Кружевница | страница 54



Уезжая из Парижа — а ее переводили в другую больницу, находившуюся далеко в провинции, — Помм попросила мать оказать ей услугу и сходить к молодому человеку, сказать ему, что она чувствует себя виноватой. Она ведь прекрасно понимала, как ему было скучно с ней, она часто его раздражала. Так уж сложилось, она и сама теперь не знает почему. Но ей бы очень не хотелось, чтобы молодой человек вспоминал о ней плохо.

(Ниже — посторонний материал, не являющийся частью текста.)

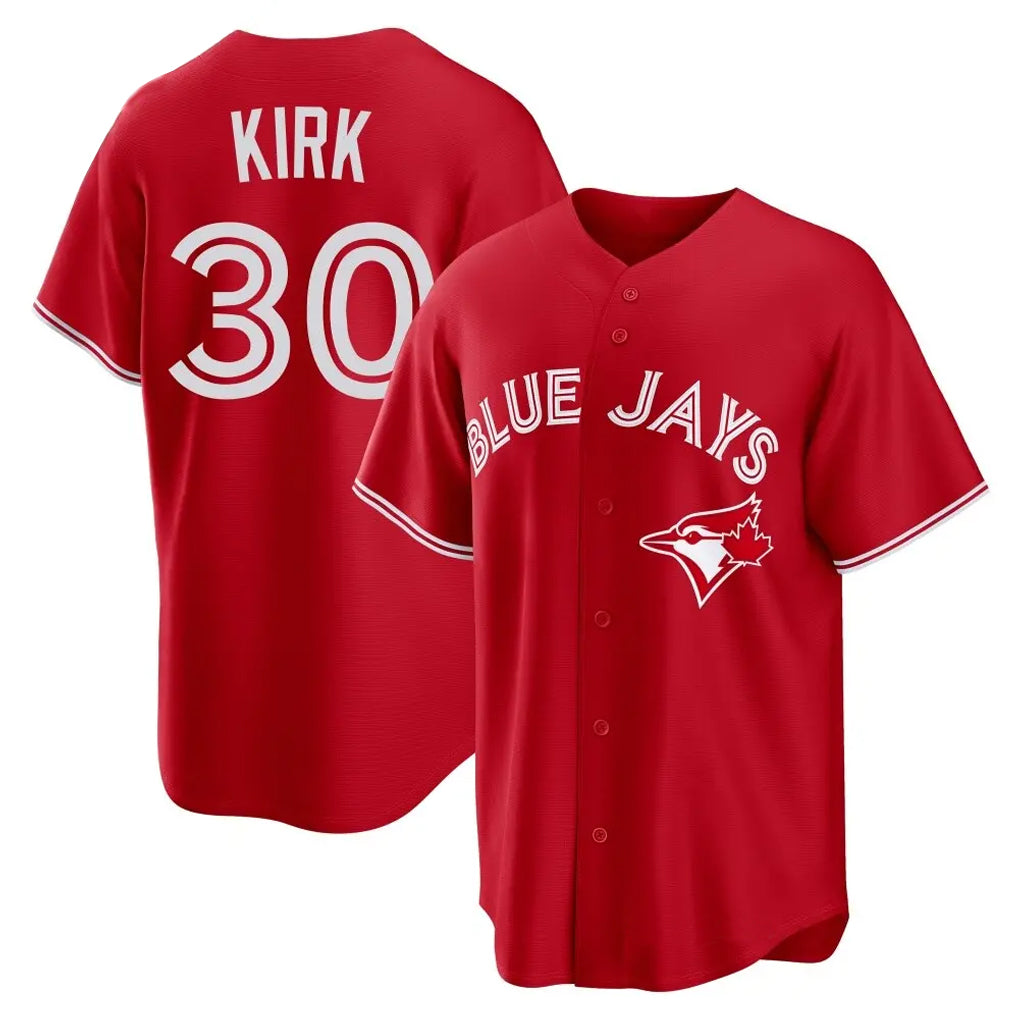 Jamed T.Blue Jays #30 Alejandro Kirk Player Red Home Game Stitched Jerseys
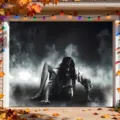 Scary Halloween garage door cover featuring a horror ghost in fog for outdoor party decor - Crawling Ghost Girl Style (CK-002) / 150x100cm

Мать Помм отправилась выполнять поручение в ближайший же понедельник. Но студент уже не жил в той комнате. И привратница не знала, куда он переехал. Правда, дамочка может послать письмо на адрес его родителей, в Нормандию. И привратница дала адрес — теперь уж письмо наверняка до молодого человека дойдет.

И в самом деле несколько дней спустя Эмери де Белинье получил письмо с извинениями Помм и продавщицы из молочной.

Но побудем еще минуту с будущим хранителем музея; понаблюдаем за тем, как он читает письмо, а потом удалимся, покинем его — пусть замыкается в своем одиночестве. Ведь что бы ни произошло с Помм, Эмери в еще большей мере труп, чем она. И лицо молодой утопленницы не исчезнет, когда его не станет, как кучки хвороста. Оно, так сказать, будет вечно сиять своей чистотой, пережив все горести Помм и самое ее смерть.

Будущий хранитель музея обосновался в скромной меблированной квартирке напротив Пантеона. Его прельстил контраст между простотой жилища и величием памятника, который возвышался прямо перед окном. Подойдя к нему, Эмери с волнением видел совсем рядом то, что, возможно, готовила ему судьба. Он часто представлял себе свою смерть вот так. И совсем это было не страшно: душа покидает кокон плоти и летит над собственным похоронным кортежем. Эмери восхищался строгим порядком процессии. Впереди шествуют академики (он узнал свою шпагу и ордена на черной бархатной подушечке, которую несет ученый секретарь). За ними — министр культуры, за ним — члены парламента, художники, писатели. А дальше, насколько хватает глаз, колышется черное великолепное море толпы.

В глубине души Эмери испытывал облегчение от того, что расстался с Помм. Теперь он мог в свое удовольствие предаваться мечтам о себе, не стесненный молчаливым, но бестактным осуждением девушки.

Он прекрасно понимал, что тщеславия у него хватает, — как, например, он ликовал, воображая, что говорят о нем в его отсутствие, и картина собственных похорон являлась как бы апофеозом его мечтаний. Но при этом Эмери убеждал себя в том, что ребяческое его тщеславие (быть может, чуть смешное?) — лишь изнанка глубокой застенчивости, неуверенности в себе, скребущей его даже в минуты самых безумных фантазий.